M. Riolan fait un centon de plus de 200 auteurs qui ont écrit de venenata stibii natura [45] et qui ont déposé quelque chose contre sa malignité. Cette drogue est fort décriée de deçà, il n’y a plus que ceux qui se peuvent résoudre à voir la mort de ceux de qui ils espèrent hériter qui en permettent l’usage ; si bien que ce remède semblera à la fin être institué et établi in gratiam heredipetarum[46] des enfants qui ont hâte de succéder à leurs parents, etc.

On a ici chanté un Te Deum[90] fort solennel dans Notre-Dame [91] en présence du roi, de la reine, [92] du Mazarin et des cours souveraines [93] pour la reprise de Sainte-Menehould [94] et l’extinction de la guerre civile. Maintenant on ne parle plus que de nouveaux impôts [95] pour avoir de l’argent, et entre autres d’un parlement à Poitiers. [96] France, misérable France, jusqu’à quand seras-tu misérable ! Je vous baise cent fois les mains et suis de toute mon âme, Monsieur, votre très humble et obéissant serviteur,

Guy Patin.

De Paris, ce 16e de décembre 1653.


a.

Ms BnF no 9357, fos 133‑134 ; Reveillé-Parise, no ccl (tome ii, pages 88‑91) ; Jestaz no 104 (tome ii, pages 1148‑1153).

1.

V. notes [11], lettre 333, et [55], lettre 348, pour la Légende de l’antimoine, et [58], lettre 332, pour l’affaire du jeune chirurgien Lombard dont le Collège des médecins de Lyon disputait âprement.

2.

La Cabale des Réformés, tirée nouvellement du puits de Démocrite, {a} par I.D.C. {b}


  1. Guy Patin et Charles Spon pouvaient être en train de débattre sur le frontispice du traité De pharmacorum purgantium Facultatibus [Sur les Facultés des médicaments purgatifs] de Guillaume Dupuis (Lyon, 1654), qu’ils étaient en train d’éditer ensemble : v. note [4], lettre 345.
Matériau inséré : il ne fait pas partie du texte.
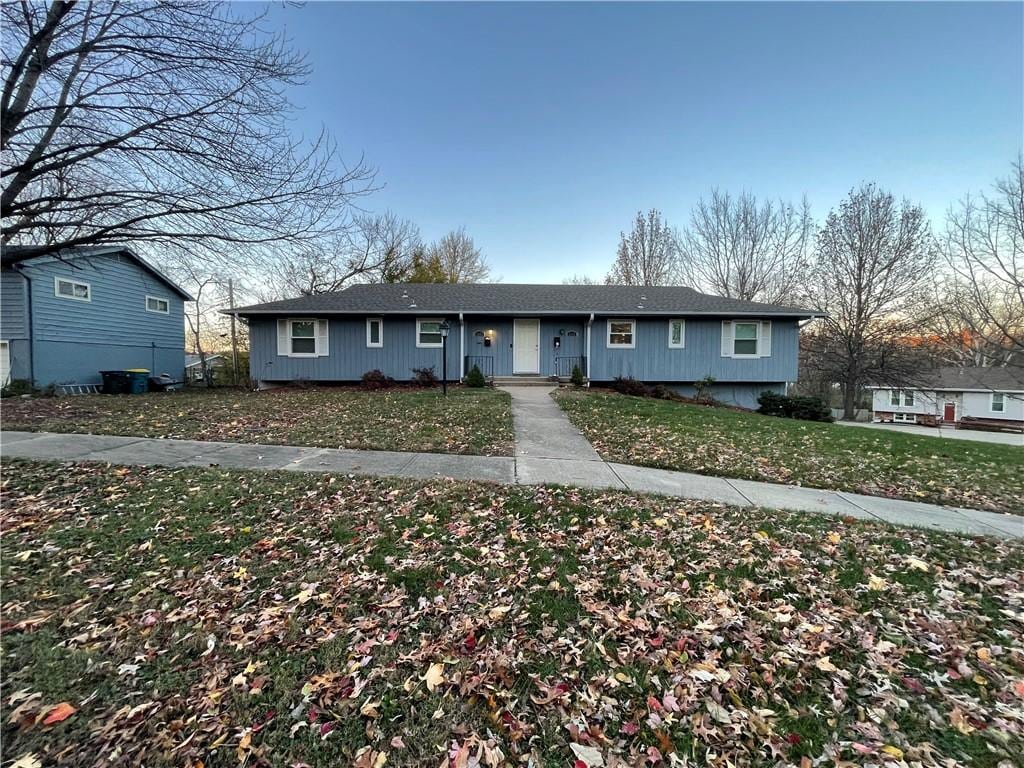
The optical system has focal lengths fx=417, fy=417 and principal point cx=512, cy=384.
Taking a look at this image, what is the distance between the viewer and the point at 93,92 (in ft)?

  2. Mompeiller [sic], « chez le Libertin, Imprimeur juré de la sainte Réformation », 1597, « avec privilège de ladite Dame », in‑8o de 224 pages, pour la première édition.

    La vignette de couverture porte cette devise : Ridentem dicere veram quid vetat ? [Qu’est-ce qui empêche de dire la vérité en riant ?], empruntée à Horace, quamquam ridentem dicere verum (Satires, i, 1, vers 24).


Bien que les initiales que donne son titre ne correspondent pas, ce livre est un des nombreux et virulents pamphlets que Guillaume Reboul (Nîmes 1564-Rome 1611) a écrits contre la Réforme protestante, dans un style fort inspiré de Rabelais. Né et élevé dans le calvinisme, le consistoire de Nîmes l’avait excommunié parce qu’il penchait vers le catholicisme. De plus, le duc de Bouillon (v. note [2], lettre 187), dont Reboul était le secrétaire, le renvoya en l’accusant de vol. Il chercha un refuge à Avignon où il abjura en 1596. Cependant, comme sa fortune n’était pas encore faite, il partit pour Rome sous les auspices du P. Pierre Coton (v. note [9], lettre 128). Il avait lieu de croire que son apostasie allait recevoir sa récompense, mais il se faisait de grandes illusions. Il attendit environ dix ans, puis sa patience s’épuisa. C’est alors qu’il exhala sa colère contre le pape qui le fit emprisonner et exécuter (G.D.U. xixe s.).

3.

« Ainsi voulait le destin » (Ovide, v. note [38], lettre 240).

4.

« Le destin gouverne le monde, tout est soumis à sa loi » : Marcus Manilius, poète est astrologue latin du ier s., Les Astronomiques, livre iv, vers 14.

5.

« un homme de bien, compétent, et un écrivain au flair subtil [Horace, v. note [8], lettre 202]. »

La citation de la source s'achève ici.